Copy word for word everything from the line containing "this 500×281 image." down to the final line of the entries, including both of those lines.
== INPUT
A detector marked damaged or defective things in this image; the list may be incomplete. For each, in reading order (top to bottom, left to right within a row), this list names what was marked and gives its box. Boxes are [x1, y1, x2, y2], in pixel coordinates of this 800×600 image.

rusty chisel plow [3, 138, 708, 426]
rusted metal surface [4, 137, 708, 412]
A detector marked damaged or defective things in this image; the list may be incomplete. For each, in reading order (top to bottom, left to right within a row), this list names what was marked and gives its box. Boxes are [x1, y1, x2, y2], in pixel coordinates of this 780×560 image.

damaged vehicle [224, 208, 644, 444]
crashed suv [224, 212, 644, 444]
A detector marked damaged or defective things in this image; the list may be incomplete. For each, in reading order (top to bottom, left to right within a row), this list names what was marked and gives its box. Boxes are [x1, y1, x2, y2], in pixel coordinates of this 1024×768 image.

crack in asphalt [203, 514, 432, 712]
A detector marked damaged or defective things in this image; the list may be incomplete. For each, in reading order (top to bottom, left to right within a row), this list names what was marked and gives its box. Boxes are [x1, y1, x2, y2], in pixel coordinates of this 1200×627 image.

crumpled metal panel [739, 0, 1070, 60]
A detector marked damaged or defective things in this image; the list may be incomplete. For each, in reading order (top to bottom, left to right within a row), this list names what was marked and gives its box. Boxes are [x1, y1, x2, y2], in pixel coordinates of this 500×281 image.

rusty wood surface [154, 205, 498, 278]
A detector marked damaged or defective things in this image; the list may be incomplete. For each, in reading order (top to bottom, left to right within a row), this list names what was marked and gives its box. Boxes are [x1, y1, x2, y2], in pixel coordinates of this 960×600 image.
====
ANSWER FOR THE TASK:
A detector marked damaged or defective things in this image; the list may be incomplete. For each, in reading order (top to bottom, left to right within a row), this list names what was marked and gives its box. Boxes are [x1, y1, x2, y2], in pixel coordinates of this 500×281 image.

rusty wood surface [154, 205, 498, 278]
A detector marked damaged or defective things in this image; the list may be incomplete. For each, in reading order (top to bottom, left to right within a row), this list names what was marked and gives its box. Boxes are [x1, y1, x2, y2], in pixel coordinates of this 960×600 image.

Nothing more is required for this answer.